Plusieurs artistes de chez nous contribuent à l’économie régionale avec leurs œuvres et leurs pratiques artistiques. Le Journal s’est intéressé à nos artistes nord-côtiers, comment font-ils pour vivre de leur art ? Est-ce possible en région éloignée comme la Côte-Nord d’être un artiste en arts visuels à temps plein et d’en vivre ?
Pour l’artiste professionnel, Hugo Bergeron, la réponse est non.
« Vivre de son art est bien relatif, même dans de bonnes années, un salaire pour un artiste équivaut bien en deçà du salaire moyen », dit M. Bergeron établit à Baie-Johan-Beetz.
Selon l’Institut de la statistique du Québec, le revenu d’emploi médian des artistes en 2020 était de 26 631 $ par rapport à 41 600 $ dans la population active. Ce qui veut dire qu’en moyenne, les artistes gagnent près de 40 % moins que les autres travailleurs.

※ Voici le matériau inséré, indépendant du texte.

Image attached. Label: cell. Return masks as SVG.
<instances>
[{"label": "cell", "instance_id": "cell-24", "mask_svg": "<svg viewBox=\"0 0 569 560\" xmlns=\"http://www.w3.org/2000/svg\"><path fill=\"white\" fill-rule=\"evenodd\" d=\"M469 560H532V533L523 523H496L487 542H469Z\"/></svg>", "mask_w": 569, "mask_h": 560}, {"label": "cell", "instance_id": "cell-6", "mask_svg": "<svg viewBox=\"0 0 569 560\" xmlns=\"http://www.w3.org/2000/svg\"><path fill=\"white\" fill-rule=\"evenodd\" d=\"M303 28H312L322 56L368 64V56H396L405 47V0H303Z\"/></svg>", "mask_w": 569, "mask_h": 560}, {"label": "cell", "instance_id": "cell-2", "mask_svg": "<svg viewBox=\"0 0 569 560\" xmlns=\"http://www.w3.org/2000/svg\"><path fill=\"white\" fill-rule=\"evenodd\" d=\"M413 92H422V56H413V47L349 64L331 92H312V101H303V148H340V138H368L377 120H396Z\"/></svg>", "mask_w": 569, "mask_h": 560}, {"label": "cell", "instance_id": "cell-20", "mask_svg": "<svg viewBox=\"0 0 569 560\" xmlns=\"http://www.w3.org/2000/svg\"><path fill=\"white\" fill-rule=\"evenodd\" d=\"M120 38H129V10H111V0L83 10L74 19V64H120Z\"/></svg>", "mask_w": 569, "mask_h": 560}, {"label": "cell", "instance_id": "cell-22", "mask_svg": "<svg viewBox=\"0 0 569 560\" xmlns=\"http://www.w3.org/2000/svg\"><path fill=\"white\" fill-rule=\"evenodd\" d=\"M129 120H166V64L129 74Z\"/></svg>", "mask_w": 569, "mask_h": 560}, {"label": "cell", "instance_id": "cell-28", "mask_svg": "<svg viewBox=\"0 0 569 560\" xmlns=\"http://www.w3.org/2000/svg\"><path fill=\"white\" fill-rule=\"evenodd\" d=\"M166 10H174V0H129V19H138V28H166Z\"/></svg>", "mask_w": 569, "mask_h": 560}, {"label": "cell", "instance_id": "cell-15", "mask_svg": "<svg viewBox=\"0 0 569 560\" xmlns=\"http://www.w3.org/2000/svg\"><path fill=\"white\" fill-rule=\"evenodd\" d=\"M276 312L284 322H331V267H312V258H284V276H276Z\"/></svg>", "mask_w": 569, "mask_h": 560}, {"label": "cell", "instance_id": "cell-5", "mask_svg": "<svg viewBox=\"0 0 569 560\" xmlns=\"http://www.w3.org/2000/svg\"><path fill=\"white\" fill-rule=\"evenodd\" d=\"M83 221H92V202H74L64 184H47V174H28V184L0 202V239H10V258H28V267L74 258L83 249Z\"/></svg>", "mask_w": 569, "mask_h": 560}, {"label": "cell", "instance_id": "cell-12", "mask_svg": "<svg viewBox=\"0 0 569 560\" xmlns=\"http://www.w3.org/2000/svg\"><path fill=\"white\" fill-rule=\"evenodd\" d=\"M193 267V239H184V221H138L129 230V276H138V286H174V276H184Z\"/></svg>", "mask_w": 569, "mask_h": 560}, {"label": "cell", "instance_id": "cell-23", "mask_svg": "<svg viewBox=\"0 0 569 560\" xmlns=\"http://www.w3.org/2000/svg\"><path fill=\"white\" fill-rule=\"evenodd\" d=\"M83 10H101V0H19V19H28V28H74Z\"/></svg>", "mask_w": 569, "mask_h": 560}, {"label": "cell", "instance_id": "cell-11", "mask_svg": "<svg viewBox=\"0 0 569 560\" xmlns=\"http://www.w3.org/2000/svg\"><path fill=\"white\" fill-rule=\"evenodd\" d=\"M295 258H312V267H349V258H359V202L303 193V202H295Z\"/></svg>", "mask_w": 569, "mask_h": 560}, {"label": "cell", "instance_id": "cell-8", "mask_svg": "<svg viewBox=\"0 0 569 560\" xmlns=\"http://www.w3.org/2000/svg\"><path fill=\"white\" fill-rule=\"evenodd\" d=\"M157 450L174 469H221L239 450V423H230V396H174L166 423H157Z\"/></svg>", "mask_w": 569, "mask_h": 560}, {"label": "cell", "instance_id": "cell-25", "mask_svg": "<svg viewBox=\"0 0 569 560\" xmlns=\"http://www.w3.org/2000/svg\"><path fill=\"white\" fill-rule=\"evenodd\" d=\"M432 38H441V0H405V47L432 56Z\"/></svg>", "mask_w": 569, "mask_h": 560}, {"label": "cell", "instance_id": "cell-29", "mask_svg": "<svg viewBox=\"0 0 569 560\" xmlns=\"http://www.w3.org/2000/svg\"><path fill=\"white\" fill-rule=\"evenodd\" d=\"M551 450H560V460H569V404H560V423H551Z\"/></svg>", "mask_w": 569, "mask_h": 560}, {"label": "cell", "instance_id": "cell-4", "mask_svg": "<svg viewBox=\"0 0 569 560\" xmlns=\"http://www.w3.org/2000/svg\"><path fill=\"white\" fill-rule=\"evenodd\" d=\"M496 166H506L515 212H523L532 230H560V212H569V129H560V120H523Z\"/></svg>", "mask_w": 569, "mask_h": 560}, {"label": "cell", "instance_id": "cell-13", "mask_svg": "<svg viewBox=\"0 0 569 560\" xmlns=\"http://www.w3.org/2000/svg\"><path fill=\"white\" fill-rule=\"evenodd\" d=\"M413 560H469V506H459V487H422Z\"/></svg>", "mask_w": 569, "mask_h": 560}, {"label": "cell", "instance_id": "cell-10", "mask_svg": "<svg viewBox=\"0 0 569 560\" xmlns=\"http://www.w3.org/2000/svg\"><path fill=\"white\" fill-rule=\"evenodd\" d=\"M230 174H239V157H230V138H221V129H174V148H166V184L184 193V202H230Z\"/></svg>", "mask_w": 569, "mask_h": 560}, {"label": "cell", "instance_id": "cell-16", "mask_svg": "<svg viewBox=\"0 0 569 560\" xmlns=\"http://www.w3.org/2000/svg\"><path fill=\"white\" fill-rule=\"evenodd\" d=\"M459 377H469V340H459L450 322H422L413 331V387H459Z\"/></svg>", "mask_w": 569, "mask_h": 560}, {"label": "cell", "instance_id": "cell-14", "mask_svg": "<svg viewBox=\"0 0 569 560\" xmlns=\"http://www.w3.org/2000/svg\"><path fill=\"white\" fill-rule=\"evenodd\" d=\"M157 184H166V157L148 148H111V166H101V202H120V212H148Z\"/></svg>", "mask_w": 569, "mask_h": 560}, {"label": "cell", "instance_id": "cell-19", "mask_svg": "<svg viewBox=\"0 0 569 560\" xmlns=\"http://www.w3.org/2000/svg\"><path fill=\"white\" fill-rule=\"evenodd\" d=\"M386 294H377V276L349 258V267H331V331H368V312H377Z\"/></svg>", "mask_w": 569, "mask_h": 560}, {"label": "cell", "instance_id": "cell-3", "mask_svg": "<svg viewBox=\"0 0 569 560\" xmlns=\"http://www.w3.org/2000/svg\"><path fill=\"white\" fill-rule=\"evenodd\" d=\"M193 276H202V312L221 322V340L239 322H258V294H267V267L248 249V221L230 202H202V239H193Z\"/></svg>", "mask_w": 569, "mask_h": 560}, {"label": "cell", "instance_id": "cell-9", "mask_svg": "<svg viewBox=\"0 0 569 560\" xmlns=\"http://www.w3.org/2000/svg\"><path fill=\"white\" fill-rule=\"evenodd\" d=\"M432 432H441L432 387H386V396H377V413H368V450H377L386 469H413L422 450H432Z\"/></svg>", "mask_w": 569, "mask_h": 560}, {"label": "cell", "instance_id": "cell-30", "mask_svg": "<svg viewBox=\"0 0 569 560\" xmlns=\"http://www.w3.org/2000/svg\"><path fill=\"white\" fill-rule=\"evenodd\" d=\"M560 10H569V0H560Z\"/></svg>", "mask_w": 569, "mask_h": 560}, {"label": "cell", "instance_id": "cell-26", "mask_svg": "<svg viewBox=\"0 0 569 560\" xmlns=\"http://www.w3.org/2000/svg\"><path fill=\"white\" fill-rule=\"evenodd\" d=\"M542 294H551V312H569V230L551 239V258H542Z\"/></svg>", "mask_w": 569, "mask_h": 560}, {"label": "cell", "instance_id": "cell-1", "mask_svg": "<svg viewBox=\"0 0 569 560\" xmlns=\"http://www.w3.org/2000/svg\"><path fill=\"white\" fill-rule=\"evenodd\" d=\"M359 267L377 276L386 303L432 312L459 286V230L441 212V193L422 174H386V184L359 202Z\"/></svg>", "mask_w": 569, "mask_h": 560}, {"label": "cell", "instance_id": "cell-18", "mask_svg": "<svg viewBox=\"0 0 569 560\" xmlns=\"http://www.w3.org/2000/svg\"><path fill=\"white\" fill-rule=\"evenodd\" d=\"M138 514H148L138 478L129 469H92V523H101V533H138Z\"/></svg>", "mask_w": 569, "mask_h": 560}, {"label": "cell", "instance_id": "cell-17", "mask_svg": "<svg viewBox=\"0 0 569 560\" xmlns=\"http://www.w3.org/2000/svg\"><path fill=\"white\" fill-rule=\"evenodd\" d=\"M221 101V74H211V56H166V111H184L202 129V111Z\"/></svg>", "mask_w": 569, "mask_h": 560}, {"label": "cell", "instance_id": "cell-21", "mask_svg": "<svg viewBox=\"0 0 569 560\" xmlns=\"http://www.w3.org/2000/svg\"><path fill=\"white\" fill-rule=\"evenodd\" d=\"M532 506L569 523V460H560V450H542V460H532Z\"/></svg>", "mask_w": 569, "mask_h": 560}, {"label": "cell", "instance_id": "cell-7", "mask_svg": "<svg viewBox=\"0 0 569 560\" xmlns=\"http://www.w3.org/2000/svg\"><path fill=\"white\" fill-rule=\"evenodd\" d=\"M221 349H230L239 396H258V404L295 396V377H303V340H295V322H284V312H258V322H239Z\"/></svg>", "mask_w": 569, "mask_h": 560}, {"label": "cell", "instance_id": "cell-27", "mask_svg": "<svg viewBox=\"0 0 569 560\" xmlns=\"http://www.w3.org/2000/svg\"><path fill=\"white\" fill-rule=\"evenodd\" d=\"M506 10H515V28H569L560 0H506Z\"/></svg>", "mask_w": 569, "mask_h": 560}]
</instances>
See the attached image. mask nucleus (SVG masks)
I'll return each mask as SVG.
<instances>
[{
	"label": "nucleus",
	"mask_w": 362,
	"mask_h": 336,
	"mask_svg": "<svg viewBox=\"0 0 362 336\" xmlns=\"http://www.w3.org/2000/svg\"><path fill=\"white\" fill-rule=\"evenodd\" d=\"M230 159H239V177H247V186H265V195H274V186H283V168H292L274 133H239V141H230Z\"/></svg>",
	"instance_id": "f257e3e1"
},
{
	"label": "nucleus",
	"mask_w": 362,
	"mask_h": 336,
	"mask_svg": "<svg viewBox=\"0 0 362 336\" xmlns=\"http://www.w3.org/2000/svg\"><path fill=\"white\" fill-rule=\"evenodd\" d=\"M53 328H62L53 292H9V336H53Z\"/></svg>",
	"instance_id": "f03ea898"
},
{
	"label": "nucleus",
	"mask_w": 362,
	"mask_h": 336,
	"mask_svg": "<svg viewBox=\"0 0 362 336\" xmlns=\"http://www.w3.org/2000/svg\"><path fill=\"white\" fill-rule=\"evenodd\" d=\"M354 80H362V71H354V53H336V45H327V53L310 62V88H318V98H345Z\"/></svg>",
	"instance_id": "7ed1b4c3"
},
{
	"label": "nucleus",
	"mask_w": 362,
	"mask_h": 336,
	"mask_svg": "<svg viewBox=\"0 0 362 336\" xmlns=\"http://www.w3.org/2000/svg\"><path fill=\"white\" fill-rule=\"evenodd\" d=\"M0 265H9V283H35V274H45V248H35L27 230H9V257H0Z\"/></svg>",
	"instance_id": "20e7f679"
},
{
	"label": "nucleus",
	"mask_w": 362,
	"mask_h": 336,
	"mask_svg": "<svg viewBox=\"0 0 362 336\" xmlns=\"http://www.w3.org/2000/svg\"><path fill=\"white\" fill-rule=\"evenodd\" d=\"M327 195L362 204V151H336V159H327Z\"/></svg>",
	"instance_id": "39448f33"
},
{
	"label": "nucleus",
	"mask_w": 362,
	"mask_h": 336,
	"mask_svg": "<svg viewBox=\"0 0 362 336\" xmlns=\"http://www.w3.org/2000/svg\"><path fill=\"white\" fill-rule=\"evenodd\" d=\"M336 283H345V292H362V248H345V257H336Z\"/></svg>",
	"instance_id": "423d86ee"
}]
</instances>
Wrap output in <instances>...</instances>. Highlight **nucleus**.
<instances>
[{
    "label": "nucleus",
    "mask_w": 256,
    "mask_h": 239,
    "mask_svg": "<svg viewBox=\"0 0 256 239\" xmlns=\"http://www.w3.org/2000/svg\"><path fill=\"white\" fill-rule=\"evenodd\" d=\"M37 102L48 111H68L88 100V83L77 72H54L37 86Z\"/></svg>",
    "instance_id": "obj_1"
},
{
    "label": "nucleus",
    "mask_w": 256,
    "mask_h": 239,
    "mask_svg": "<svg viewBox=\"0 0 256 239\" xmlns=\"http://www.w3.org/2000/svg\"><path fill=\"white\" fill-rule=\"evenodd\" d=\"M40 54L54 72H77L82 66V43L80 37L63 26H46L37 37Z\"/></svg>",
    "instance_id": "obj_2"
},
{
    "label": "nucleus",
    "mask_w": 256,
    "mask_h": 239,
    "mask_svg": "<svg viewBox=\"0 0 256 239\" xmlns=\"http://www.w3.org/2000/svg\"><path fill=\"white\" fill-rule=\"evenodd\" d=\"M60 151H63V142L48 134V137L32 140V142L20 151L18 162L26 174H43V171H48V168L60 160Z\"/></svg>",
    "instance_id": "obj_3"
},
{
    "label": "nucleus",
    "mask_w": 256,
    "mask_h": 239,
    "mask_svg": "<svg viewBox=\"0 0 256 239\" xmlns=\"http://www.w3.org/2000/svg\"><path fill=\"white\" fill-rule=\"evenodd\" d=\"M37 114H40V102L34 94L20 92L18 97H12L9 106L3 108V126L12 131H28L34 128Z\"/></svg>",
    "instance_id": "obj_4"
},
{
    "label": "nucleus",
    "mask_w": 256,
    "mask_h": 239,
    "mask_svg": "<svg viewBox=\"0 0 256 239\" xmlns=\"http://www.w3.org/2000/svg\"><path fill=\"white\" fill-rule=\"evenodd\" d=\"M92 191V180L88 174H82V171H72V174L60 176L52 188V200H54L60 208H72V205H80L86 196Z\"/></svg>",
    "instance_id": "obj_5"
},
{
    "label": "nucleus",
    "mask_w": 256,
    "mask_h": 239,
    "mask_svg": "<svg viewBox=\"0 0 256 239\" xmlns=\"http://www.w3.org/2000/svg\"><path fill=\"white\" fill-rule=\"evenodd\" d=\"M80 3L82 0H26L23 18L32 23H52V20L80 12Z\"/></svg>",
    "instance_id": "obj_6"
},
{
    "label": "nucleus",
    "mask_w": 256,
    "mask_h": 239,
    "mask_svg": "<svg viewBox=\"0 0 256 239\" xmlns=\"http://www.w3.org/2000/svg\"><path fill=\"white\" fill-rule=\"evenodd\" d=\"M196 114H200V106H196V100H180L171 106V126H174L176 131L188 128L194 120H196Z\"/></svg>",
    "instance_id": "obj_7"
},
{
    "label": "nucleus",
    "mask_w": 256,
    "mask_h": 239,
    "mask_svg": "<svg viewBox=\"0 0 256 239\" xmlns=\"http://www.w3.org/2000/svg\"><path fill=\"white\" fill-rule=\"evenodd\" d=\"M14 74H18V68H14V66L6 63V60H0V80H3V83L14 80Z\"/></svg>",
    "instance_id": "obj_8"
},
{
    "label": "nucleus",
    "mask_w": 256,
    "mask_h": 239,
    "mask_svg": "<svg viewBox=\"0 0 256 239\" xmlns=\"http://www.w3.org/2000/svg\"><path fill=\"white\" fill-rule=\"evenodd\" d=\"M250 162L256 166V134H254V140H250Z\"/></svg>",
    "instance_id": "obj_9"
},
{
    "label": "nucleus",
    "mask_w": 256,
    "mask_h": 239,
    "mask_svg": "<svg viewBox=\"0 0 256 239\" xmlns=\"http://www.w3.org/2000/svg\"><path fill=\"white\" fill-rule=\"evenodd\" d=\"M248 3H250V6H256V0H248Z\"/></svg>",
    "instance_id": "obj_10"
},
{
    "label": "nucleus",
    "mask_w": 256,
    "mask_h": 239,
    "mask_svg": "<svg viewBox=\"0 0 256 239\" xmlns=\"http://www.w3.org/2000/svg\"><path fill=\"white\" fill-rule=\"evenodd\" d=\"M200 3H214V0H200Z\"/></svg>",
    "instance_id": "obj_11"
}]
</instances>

Il faut aussi comprendre que ces revenus incluent toutes les sources de travail. Que ce soient leurs revenus en lien avec leur art (cachet, vente d’œuvre, etc.) ou de leur emploi dit « alimentaire ».
Selon la directrice de l’organisme Culture Côte-Nord, Marie-France Brunelle, « les artistes nord-côtiers qui n’ont pas d’emploi alimentaire se comptent sur les doigts d’une main ».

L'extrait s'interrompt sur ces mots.